Mobile Mardi Gras to benefit from Katrina
May hit record as festivities elsewhere cut back due to hurricane damage
![]() | Stephen Mussell, left, and co-worker Will Edmond, right, look over plans for constructing a Mardi Gras float in Mobile, Ala. Mardi Gras season begins in February. |
Garry Mitchell / AP |
MOBILE, Ala. - Mobile's Mardi Gras parades couldn't be staged without float builders like Stephen Mussell, who has built a career on the carnival's demand for rolling showpieces of splashy colors and lights.
His year-round work was seen by an apparent record number of Mobile Mardi Gras revelers last year, an uptick attributed partly to Hurricane Katrina. The port city, with more than 30 parades over the weeks culminating on Fat Tuesday, may benefit again this year as coastal Mississippi's festivities in Biloxi will remain cut back to one parade due to Katrina damage.
New Orleans, which has long enjoyed the nation's largest carnival, is also trying to revive its celebration and expects a parade schedule comparable to pre-Katrina levels.
Whatever the numbers, Mussell's 10-member team is turning the floats - most averaging 35 feet in length - into pastel perches for the Mardi Gras organizations, known as krewes, whose members ride them and throw heaps of trinkets, candy, beads, Moon Pies and stuffed animals to thousands lining the streets for two weeks of parading.
Major parades begin Feb. 2 and run through Mardi Gras Day, Feb. 20, giving businesses an economic bonanza. Many reap an entire year's profit during carnival - if the weather is good.

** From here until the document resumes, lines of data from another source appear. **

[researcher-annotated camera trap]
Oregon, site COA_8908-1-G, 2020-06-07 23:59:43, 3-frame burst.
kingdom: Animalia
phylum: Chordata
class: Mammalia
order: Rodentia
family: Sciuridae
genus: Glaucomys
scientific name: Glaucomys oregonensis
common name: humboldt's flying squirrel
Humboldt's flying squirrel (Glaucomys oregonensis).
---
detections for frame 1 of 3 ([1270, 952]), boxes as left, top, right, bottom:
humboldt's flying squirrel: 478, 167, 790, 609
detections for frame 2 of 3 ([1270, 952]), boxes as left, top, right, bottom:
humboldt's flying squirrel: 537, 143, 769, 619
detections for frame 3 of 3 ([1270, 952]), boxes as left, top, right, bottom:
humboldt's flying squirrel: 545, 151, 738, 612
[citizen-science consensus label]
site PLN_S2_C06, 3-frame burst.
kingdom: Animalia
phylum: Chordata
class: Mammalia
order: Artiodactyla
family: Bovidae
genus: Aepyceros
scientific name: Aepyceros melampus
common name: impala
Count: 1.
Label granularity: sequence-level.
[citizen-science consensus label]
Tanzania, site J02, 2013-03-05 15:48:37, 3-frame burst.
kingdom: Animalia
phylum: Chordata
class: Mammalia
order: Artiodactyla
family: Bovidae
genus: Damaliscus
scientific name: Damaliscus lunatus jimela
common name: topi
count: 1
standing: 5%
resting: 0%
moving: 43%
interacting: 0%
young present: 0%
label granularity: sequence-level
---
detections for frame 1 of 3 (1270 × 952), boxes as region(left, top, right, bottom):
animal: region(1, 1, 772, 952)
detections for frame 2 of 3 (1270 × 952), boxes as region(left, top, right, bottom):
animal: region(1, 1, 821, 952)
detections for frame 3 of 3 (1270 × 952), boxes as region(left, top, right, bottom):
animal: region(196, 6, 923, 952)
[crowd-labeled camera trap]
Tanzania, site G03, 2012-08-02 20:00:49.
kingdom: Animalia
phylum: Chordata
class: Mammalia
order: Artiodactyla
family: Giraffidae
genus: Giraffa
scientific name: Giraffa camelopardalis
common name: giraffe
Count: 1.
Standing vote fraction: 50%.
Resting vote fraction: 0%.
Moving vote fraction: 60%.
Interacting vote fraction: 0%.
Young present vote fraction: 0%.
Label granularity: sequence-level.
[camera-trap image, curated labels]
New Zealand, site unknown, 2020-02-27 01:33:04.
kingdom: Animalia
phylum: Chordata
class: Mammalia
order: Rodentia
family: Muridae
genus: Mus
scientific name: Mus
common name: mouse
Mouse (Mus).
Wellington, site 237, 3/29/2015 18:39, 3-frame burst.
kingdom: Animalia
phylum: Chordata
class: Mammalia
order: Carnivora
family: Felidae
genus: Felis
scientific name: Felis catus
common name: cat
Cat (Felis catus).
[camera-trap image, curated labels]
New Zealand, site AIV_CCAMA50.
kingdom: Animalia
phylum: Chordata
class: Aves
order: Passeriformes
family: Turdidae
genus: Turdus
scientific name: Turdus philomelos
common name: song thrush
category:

Mobile has about a half-dozen float builders and designers like Mussell whose teams twist chicken wire into dragons, tigers, goofy characters and scenery. Each float has a light-hearted theme.
"To do five parades takes all year," Mussell said, wearing a paint-splattered sweatshirt while putting the decorative touches on 11 floats parked in a huge warehouse near Mobile's waterfront.
Mussell, who has been building floats for 29 years, buys gallons of latex house paint, then tints it to "kick it up" before it's sprayed on. The electrical lighting comes last and is needed because some parades roll at night.
His 22-year-old son, Nathan Mussell, is part of the team. With a history degree from Auburn University, the younger Mussell leaves in June for the Peace Corps. But when he's home, he's float-building, a family obsession.
"I was born on Mardi Gras Day in 1984," he said.
High school French teacher Will Edmond has worked part-time with Mussell on the floats during holidays and school breaks for the last eight years.
"It's unique, that's for sure," said Edmond, 33, who says his family has attended Mardi Gras events for 30 years - standing at the same spot to view parades.
Another Mussell worker, 17-year-old Greg Thornton, said he works on the Mardi Gras floats "so I can be around it all year long."
After Hurricane Katrina struck in 2005, Mobile advertised its "family-oriented" carnival in markets within a 150-to-200-mile radius, including Jackson, Miss., Hattiesburg, Miss., Baton Rouge, La., Birmingham and Montgomery, to counter reports about damages. Mobile was largely unscathed by Katrina.